Problem to work on: Count the lines in the entries below that contain the word "ground" and reply with only that number.

Collected data:
:::::

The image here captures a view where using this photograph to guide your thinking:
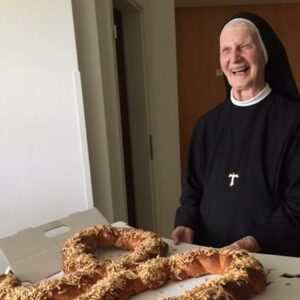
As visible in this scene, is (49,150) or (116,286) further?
(49,150)

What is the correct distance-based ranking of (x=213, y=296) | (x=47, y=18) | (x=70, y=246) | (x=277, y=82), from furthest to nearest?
(x=47, y=18), (x=277, y=82), (x=70, y=246), (x=213, y=296)

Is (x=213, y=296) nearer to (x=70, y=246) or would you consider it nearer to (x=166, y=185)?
(x=70, y=246)

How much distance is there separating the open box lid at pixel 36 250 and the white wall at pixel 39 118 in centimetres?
51

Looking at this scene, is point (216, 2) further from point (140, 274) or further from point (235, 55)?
point (140, 274)

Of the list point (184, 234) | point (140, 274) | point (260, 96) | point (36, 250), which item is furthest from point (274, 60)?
point (36, 250)

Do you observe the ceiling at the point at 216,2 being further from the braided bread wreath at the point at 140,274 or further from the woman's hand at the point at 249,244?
the braided bread wreath at the point at 140,274

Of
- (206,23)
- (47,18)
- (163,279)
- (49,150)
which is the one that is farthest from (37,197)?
(206,23)

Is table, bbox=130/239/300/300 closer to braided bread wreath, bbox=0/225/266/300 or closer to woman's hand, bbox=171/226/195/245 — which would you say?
braided bread wreath, bbox=0/225/266/300

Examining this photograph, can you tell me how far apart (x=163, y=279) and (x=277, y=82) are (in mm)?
727

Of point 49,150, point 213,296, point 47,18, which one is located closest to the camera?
point 213,296

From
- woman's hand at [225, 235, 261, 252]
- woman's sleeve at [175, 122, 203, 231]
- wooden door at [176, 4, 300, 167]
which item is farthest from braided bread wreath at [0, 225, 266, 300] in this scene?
wooden door at [176, 4, 300, 167]

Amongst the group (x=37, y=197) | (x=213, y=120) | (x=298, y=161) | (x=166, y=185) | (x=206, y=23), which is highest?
(x=206, y=23)

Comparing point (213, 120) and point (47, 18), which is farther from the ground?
point (47, 18)

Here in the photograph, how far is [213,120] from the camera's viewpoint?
4.13 feet
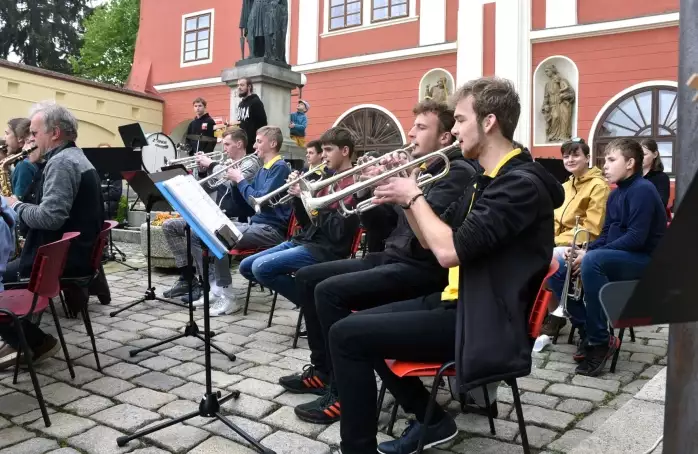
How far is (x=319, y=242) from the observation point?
13.8ft

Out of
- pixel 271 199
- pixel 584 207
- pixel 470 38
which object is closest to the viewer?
pixel 584 207

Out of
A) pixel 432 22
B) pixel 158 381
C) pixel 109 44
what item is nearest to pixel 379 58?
pixel 432 22

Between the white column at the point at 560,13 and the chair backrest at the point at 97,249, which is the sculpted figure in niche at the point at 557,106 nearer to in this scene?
the white column at the point at 560,13

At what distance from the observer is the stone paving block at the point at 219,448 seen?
8.29 feet

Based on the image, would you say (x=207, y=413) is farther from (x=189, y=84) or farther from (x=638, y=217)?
(x=189, y=84)

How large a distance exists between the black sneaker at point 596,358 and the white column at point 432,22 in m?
12.2

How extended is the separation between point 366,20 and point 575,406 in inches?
566

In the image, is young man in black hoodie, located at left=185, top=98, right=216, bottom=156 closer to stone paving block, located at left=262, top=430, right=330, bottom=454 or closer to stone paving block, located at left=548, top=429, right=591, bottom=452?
stone paving block, located at left=262, top=430, right=330, bottom=454

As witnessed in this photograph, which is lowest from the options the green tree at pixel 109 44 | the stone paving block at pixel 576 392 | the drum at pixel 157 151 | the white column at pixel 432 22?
the stone paving block at pixel 576 392

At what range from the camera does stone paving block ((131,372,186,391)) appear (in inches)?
130

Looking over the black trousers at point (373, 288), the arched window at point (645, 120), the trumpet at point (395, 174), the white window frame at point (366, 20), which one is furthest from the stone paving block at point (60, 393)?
the white window frame at point (366, 20)

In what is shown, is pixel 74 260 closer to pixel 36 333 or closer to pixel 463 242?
pixel 36 333

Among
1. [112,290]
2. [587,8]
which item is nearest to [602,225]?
[112,290]

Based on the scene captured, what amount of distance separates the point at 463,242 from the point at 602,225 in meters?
2.83
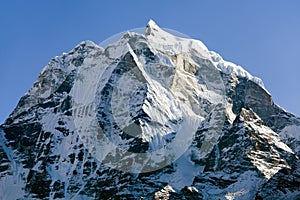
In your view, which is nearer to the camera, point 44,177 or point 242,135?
point 242,135

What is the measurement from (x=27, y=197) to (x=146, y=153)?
2771 centimetres

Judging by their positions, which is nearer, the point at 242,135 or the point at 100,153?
the point at 242,135

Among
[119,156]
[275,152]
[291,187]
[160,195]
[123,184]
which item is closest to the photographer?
[291,187]

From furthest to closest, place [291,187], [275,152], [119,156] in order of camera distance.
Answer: [119,156]
[275,152]
[291,187]

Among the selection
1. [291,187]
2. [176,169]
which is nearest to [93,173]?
[176,169]

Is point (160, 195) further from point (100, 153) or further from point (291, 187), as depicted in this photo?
point (100, 153)

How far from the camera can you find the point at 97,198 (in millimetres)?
180875

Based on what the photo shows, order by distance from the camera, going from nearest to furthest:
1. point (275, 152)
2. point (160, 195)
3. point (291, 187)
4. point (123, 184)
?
point (291, 187), point (160, 195), point (275, 152), point (123, 184)

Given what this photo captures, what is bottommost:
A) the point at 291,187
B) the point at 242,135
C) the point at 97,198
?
the point at 291,187

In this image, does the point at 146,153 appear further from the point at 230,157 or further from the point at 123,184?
the point at 230,157

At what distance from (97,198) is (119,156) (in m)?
13.8

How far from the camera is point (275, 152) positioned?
552ft

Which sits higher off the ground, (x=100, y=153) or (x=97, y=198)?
(x=100, y=153)

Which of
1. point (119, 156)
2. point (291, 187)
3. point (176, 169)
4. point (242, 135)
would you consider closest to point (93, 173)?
point (119, 156)
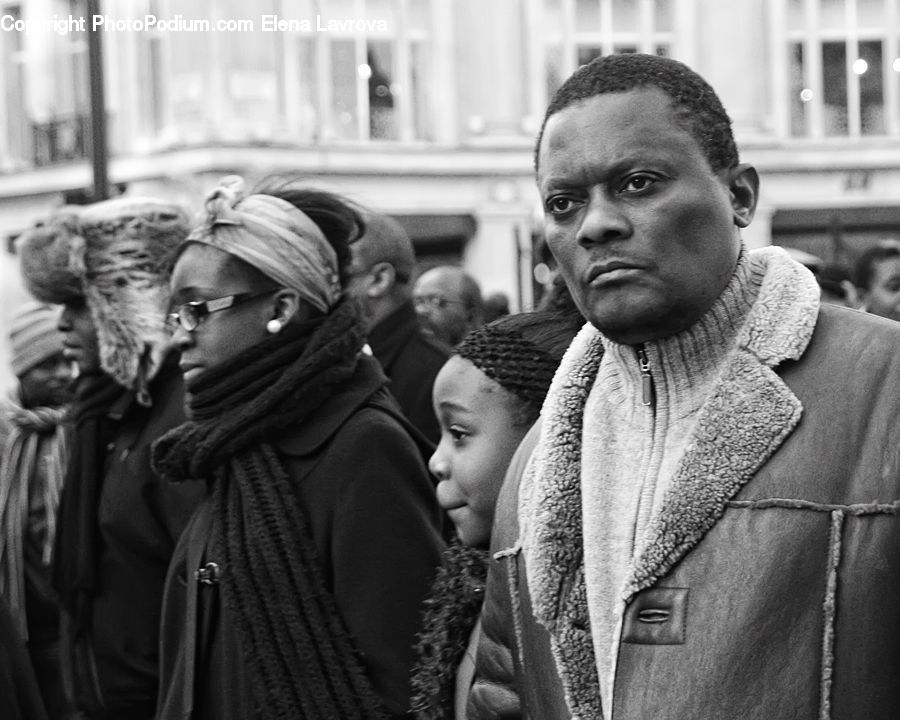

:::::

Solution for this exercise: 2